Repeat all of the data below word for word, but leave out the pictures.

[Scene question data]
---

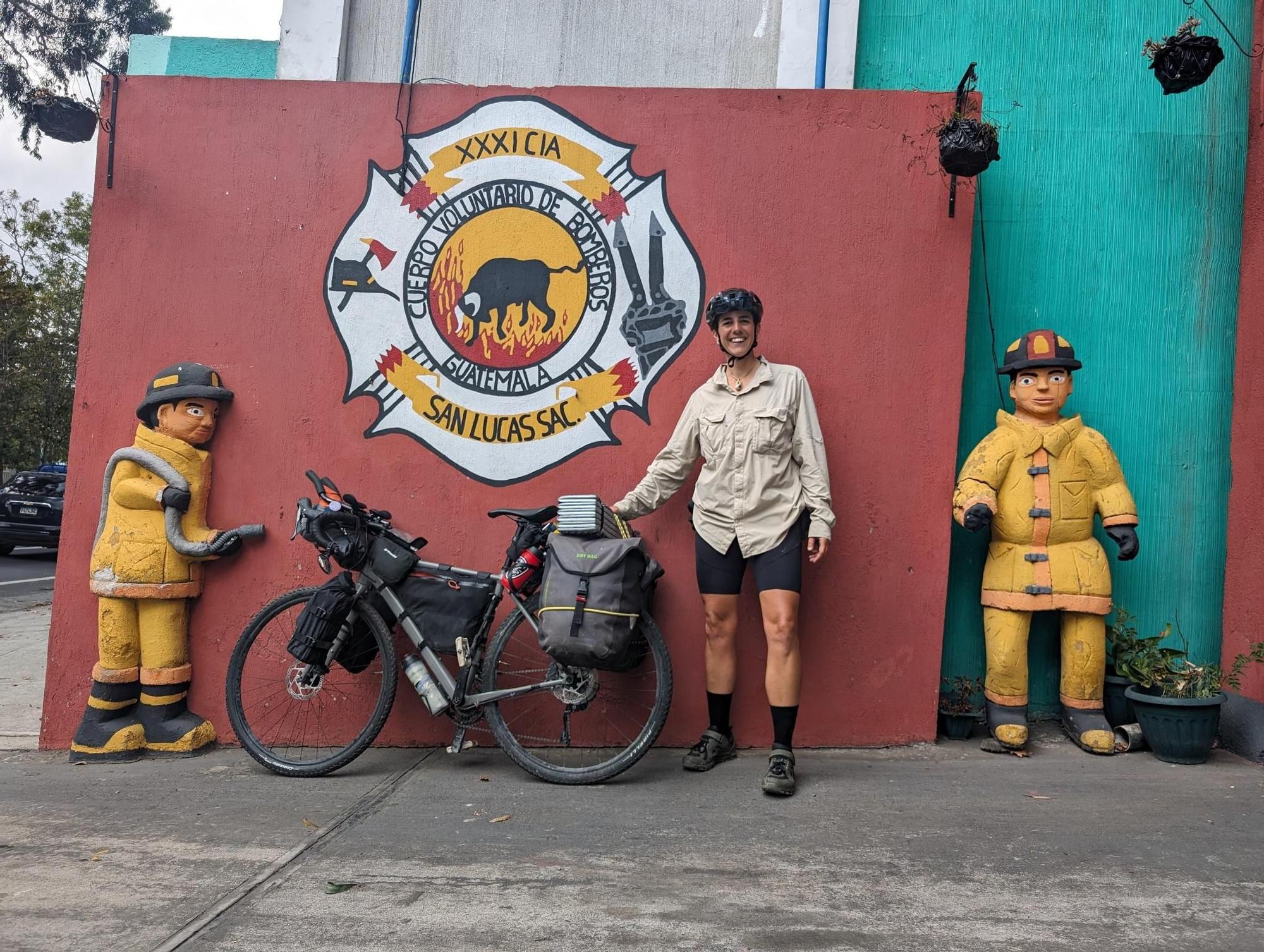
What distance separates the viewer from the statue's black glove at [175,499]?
4.35 metres

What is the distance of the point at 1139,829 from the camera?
332 centimetres

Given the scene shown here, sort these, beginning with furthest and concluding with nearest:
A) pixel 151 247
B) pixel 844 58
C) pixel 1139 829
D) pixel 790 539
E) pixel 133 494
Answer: pixel 844 58
pixel 151 247
pixel 133 494
pixel 790 539
pixel 1139 829

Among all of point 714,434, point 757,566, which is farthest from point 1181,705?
point 714,434

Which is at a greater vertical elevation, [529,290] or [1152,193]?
[1152,193]

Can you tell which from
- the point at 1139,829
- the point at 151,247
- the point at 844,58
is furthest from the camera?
the point at 844,58

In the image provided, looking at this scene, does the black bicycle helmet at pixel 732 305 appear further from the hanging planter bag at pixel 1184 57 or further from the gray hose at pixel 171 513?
the gray hose at pixel 171 513

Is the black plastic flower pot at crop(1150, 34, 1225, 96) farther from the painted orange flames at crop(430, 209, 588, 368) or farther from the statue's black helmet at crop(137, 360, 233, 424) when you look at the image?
the statue's black helmet at crop(137, 360, 233, 424)

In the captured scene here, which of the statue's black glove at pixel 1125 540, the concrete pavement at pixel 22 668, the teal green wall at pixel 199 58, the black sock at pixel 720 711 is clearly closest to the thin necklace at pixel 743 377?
the black sock at pixel 720 711

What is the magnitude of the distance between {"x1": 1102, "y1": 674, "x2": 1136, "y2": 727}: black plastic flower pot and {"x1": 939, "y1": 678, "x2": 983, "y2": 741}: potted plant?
57 centimetres

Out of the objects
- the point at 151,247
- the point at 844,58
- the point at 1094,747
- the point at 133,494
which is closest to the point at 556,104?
the point at 844,58

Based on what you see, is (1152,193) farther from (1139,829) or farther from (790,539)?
(1139,829)

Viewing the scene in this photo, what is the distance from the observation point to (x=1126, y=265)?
4.79m

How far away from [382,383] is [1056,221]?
3.56 meters

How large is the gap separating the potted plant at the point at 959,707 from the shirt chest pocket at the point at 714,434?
1.64 meters
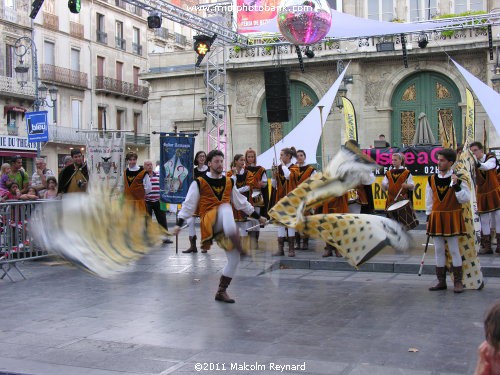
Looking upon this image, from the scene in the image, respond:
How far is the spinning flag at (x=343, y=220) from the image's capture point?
6.71 m

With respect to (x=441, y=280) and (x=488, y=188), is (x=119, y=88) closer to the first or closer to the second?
(x=488, y=188)

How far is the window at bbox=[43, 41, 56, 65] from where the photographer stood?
42.8m

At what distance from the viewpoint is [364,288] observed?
29.3ft

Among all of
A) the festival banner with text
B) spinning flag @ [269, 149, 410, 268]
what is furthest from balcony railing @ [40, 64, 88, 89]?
spinning flag @ [269, 149, 410, 268]

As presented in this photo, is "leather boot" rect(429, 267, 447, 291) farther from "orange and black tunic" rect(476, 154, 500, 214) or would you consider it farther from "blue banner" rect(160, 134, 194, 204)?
"blue banner" rect(160, 134, 194, 204)

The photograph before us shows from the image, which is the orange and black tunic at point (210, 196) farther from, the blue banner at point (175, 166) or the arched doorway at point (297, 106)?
the arched doorway at point (297, 106)

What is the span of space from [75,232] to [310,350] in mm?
2397

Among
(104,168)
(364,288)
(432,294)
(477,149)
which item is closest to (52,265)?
(104,168)

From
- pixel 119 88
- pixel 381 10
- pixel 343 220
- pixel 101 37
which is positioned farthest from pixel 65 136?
pixel 343 220

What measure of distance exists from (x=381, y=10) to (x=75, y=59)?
24.8 metres

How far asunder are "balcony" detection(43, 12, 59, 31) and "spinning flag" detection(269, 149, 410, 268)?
3945 cm

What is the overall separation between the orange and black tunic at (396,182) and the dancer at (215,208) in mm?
3855

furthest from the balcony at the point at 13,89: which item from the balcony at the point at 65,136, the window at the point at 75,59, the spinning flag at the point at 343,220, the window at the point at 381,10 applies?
the spinning flag at the point at 343,220

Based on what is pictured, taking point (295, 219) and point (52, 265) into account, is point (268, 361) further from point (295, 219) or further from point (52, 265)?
point (52, 265)
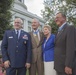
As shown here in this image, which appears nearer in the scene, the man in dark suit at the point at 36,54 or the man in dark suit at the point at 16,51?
the man in dark suit at the point at 16,51

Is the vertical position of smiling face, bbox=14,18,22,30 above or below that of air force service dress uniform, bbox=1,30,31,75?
above

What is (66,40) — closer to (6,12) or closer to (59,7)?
(6,12)

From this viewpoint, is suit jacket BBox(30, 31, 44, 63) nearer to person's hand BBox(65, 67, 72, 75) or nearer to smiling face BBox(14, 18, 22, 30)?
smiling face BBox(14, 18, 22, 30)

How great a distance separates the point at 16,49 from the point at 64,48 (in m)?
1.11

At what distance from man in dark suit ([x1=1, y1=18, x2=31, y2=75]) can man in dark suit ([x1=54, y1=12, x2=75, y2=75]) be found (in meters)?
0.76

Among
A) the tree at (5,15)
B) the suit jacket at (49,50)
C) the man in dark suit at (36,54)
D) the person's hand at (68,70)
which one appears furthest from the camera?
the tree at (5,15)

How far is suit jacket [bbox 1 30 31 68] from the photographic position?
566 cm

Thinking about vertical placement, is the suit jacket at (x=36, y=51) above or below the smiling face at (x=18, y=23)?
below

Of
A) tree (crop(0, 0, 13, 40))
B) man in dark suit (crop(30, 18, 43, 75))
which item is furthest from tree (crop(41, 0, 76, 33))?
man in dark suit (crop(30, 18, 43, 75))

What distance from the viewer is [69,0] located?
63.7ft

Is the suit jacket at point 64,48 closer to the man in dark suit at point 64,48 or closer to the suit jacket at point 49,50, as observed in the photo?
the man in dark suit at point 64,48

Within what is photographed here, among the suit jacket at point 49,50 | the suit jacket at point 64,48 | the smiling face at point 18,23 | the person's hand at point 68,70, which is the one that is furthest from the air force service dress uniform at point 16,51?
the person's hand at point 68,70

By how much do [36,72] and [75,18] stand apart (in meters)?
16.0

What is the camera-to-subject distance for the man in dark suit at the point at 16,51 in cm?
564
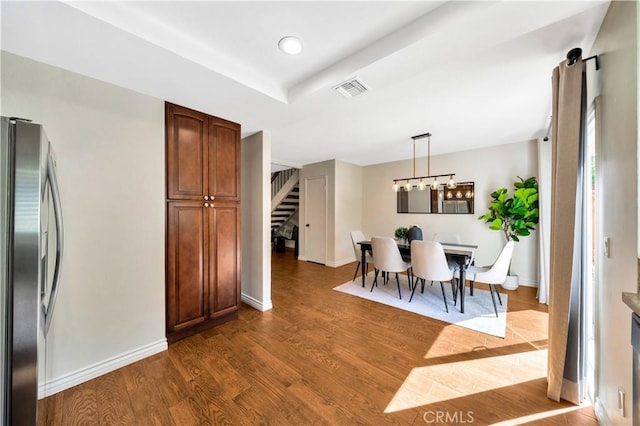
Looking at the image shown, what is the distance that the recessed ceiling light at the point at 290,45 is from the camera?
158 cm

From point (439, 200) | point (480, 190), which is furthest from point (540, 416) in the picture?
point (439, 200)

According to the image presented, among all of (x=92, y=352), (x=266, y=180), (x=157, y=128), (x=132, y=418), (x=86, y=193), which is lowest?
(x=132, y=418)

---

### TASK RESPONSE:
What distance separates the viewer from the statue's black glove at [175,499]?
4.35 metres

What is the distance of the point at 1139,829 from the camera?
332 centimetres

Given the scene shown here, sort these, beginning with furthest and concluding with nearest:
A) pixel 151 247
B) pixel 844 58
C) pixel 1139 829
D) pixel 790 539
E) pixel 133 494
Answer: pixel 844 58
pixel 151 247
pixel 133 494
pixel 790 539
pixel 1139 829

Among all of point 714,434, point 757,566, which is farthest from point 1181,705?
point 714,434

Which is at a greater vertical elevation, [529,290] or [1152,193]?
[1152,193]

Can you tell which from
- the point at 1139,829
- the point at 151,247
- the point at 844,58
is furthest from the camera?
the point at 844,58

In the image provided, looking at this scene, does the black bicycle helmet at pixel 732 305 appear further from the hanging planter bag at pixel 1184 57 or further from the gray hose at pixel 171 513?
the gray hose at pixel 171 513

Is the black plastic flower pot at crop(1150, 34, 1225, 96) farther from the painted orange flames at crop(430, 209, 588, 368) or farther from the statue's black helmet at crop(137, 360, 233, 424) when you look at the image?
the statue's black helmet at crop(137, 360, 233, 424)

In the captured scene here, which of the statue's black glove at pixel 1125 540, the concrete pavement at pixel 22 668, the teal green wall at pixel 199 58, the black sock at pixel 720 711 is clearly closest to the thin necklace at pixel 743 377?
the black sock at pixel 720 711

What is the magnitude of the distance between {"x1": 1102, "y1": 674, "x2": 1136, "y2": 727}: black plastic flower pot and {"x1": 939, "y1": 678, "x2": 983, "y2": 741}: potted plant?
57 centimetres

Out of the objects
- the point at 151,247
- the point at 844,58
- the point at 1094,747
- the point at 133,494
which is closest to the point at 556,104?
the point at 844,58

Based on what you see, is (1152,193) farther from (1139,829) or farther from (790,539)?
(1139,829)

Viewing the scene in this photo, what is the distance from the observation point to (x=1126, y=265)?
4.79m

How far away from [382,383] is [1056,221]?
3.56 meters

How large is the gap separating the potted plant at the point at 959,707 from the shirt chest pocket at the point at 714,434?
1.64 meters
Looking upon this image, from the scene in the image, respond:
How far is the spinning flag at (x=343, y=220) from the image's capture point?
6.71 m

With respect to (x=441, y=280) and (x=488, y=188), is (x=119, y=88) closer to the first or closer to the second?
(x=488, y=188)

How far is the window at bbox=[43, 41, 56, 65] from where the photographer stood?
42.8m

At what distance from the viewpoint is [364,288] observed?
29.3ft

Among all of
A) the festival banner with text
B) spinning flag @ [269, 149, 410, 268]
what is furthest from balcony railing @ [40, 64, 88, 89]?
spinning flag @ [269, 149, 410, 268]

As presented in this photo, is "leather boot" rect(429, 267, 447, 291) farther from "orange and black tunic" rect(476, 154, 500, 214) or would you consider it farther from "blue banner" rect(160, 134, 194, 204)?
"blue banner" rect(160, 134, 194, 204)

The photograph before us shows from the image, which is the orange and black tunic at point (210, 196) farther from, the blue banner at point (175, 166) or the arched doorway at point (297, 106)?
the arched doorway at point (297, 106)

What is the span of space from [75,232] to [310,350] in mm?
2397

Among
(104,168)
(364,288)
(432,294)
(477,149)
which item is closest to (52,265)?
(104,168)

From
- pixel 119 88
- pixel 381 10
- pixel 343 220
- pixel 101 37
which is positioned farthest from pixel 65 136?
pixel 343 220

What measure of distance exists from (x=381, y=10) to (x=75, y=59)?
24.8 metres

How far asunder are "balcony" detection(43, 12, 59, 31) and "spinning flag" detection(269, 149, 410, 268)?
3945 cm

What is the overall separation between the orange and black tunic at (396,182) and the dancer at (215,208) in mm?
3855

furthest from the balcony at the point at 13,89: which item from the balcony at the point at 65,136, the window at the point at 75,59, the spinning flag at the point at 343,220, the window at the point at 381,10 applies?
the spinning flag at the point at 343,220

Based on what is pictured, taking point (295, 219) and point (52, 265) into account, is point (268, 361) further from point (295, 219) or further from point (52, 265)?
point (52, 265)
As shown here in this image, which appears nearer in the scene, the man in dark suit at the point at 36,54 or the man in dark suit at the point at 16,51?
the man in dark suit at the point at 16,51

Is the vertical position of smiling face, bbox=14,18,22,30 above or below that of air force service dress uniform, bbox=1,30,31,75?
above

What is (66,40) — closer to (6,12) or closer to (59,7)?
(6,12)

From this viewpoint, is suit jacket BBox(30, 31, 44, 63) nearer to person's hand BBox(65, 67, 72, 75) or nearer to smiling face BBox(14, 18, 22, 30)?
smiling face BBox(14, 18, 22, 30)

How great a distance separates the point at 16,49 from the point at 64,48 (in m)?
1.11

At what distance from man in dark suit ([x1=1, y1=18, x2=31, y2=75]) can man in dark suit ([x1=54, y1=12, x2=75, y2=75]) be found (in meters)?
0.76

Among
A) the tree at (5,15)
B) the suit jacket at (49,50)
C) the man in dark suit at (36,54)
D) the person's hand at (68,70)
which one appears furthest from the camera?
the tree at (5,15)

How far is suit jacket [bbox 1 30 31 68] from the photographic position?
566 cm

Thinking about vertical placement, is the suit jacket at (x=36, y=51) above or below the smiling face at (x=18, y=23)?
below

Of
A) tree (crop(0, 0, 13, 40))
B) man in dark suit (crop(30, 18, 43, 75))
which item is furthest from tree (crop(41, 0, 76, 33))?
man in dark suit (crop(30, 18, 43, 75))

What distance from the viewer is [69,0] located?
63.7ft

Is the suit jacket at point 64,48 closer to the man in dark suit at point 64,48 or closer to the suit jacket at point 49,50, as observed in the photo?
the man in dark suit at point 64,48

Within what is photographed here, among the suit jacket at point 49,50 | the suit jacket at point 64,48 | the smiling face at point 18,23 | the person's hand at point 68,70, which is the one that is furthest from the air force service dress uniform at point 16,51?
the person's hand at point 68,70

By how much do [36,72] and [75,18] stand apart (in meters)?
16.0

What is the camera-to-subject distance for the man in dark suit at the point at 16,51 in cm?
564
Looking at the image shown, what is the distance that the recessed ceiling light at the point at 290,45 is from the camera?
158 cm

From point (439, 200) | point (480, 190), which is furthest from point (540, 416) in the picture?
point (439, 200)

According to the image presented, among all of (x=92, y=352), (x=266, y=180), (x=157, y=128), (x=132, y=418), (x=86, y=193), which is lowest?
(x=132, y=418)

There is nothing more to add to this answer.